Two new feature selection metrics for text classification


Şahin D. Ö., Kılıç E.

AUTOMATIKA, cilt.60, sa.2, ss.162-171, 2019 (SCI-Expanded) identifier identifier

  • Yayın Türü: Makale / Tam Makale
  • Cilt numarası: 60 Sayı: 2
  • Basım Tarihi: 2019
  • Doi Numarası: 10.1080/00051144.2019.1602293
  • Dergi Adı: AUTOMATIKA
  • Derginin Tarandığı İndeksler: Science Citation Index Expanded (SCI-EXPANDED), Scopus
  • Sayfa Sayıları: ss.162-171
  • Anahtar Kelimeler: Text classification, text mining, feature selection, term selection, STATISTICAL INTERPRETATION, TERM SPECIFICITY, CATEGORIZATION, RECOGNITION, ALGORITHM
  • Ondokuz Mayıs Üniversitesi Adresli: Evet

Özet

Obtaining meaningful information from data has become the main problem.

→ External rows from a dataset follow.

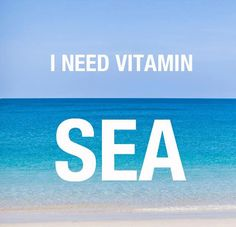 need a vacation meme - Yahoo Image Search Results Vacation Meme, Need A Vacation, Vacation Quotes, Scuba Diving Quotes, I Need Vitamin Sea, Travel Quotes, Be Yourself Quotes, Vitamins, Hilarious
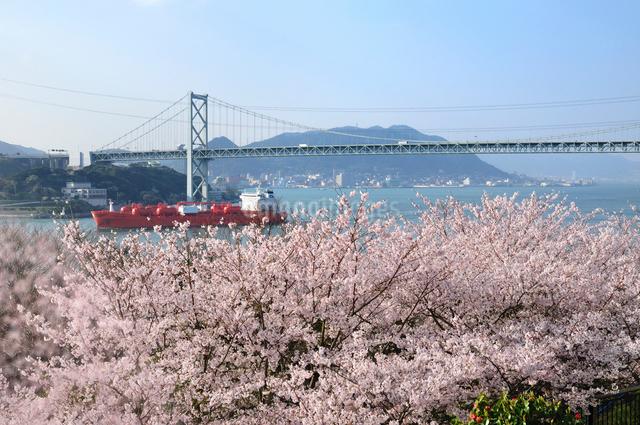 桜咲く火の山公園より望む関門橋の写真素材 [FYI01600212]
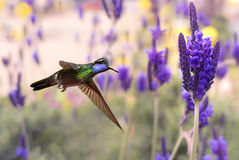 Purple-throated mountaingem in flight with lavender flowers Royalty Free Stock Images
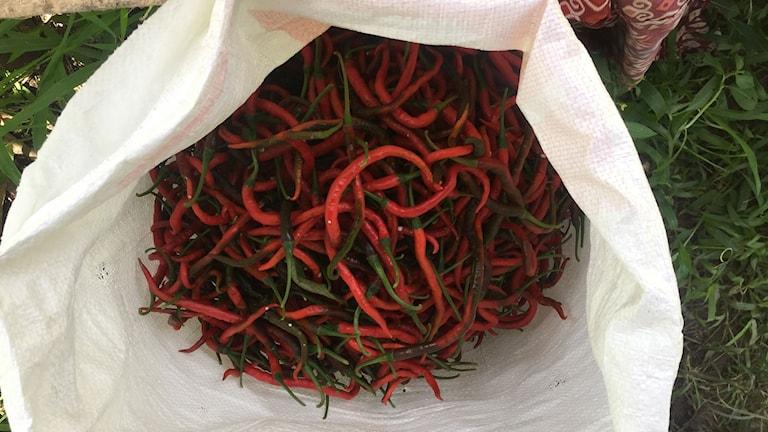 Chiliodlingen ger mer än oljepalmen för lokal bönder.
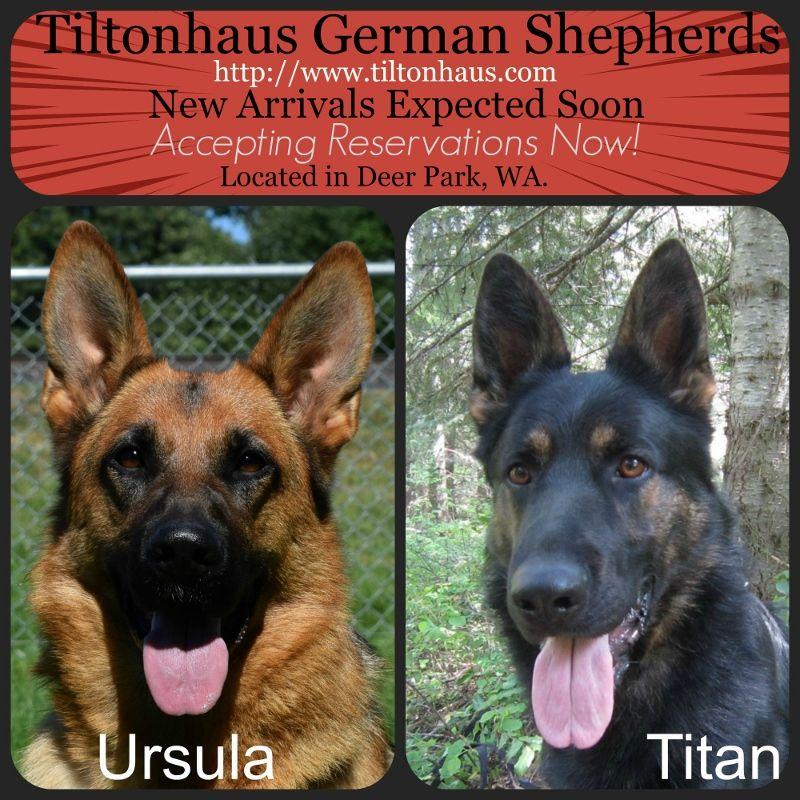 Expecting Top quality AKC German shepherd puppies Ursula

Hence data mining techniques have gained importance. Text classification is one of the most commonly studied areas of data mining. The main problem about text classification is the increase in the required time and a decrease in the success of classification because of data size. To determine the right feature selection methods for text classification is the main purpose of this study. Metrics that are used frequently for feature selection like Chi-square and Information Gain were applied over different data sets and performance was measured. In this study two feature selection metrics, which are based on filtration, are recommended as alternatives to the current ones. The first recommended metric is Relevance Frequency Feature Selection metric that was obtained by adding new parameters to Relevance Frequency method that is used for term weighting in text classification. The second one is the alternative Accuracy2 metric, which was obtained by changing the parameters of Accuracy2 metric. It was observed that the suggested Relevance Frequency Feature Selection and Alternative Accuracy2 metrics offer successful results as the current metrics used frequently.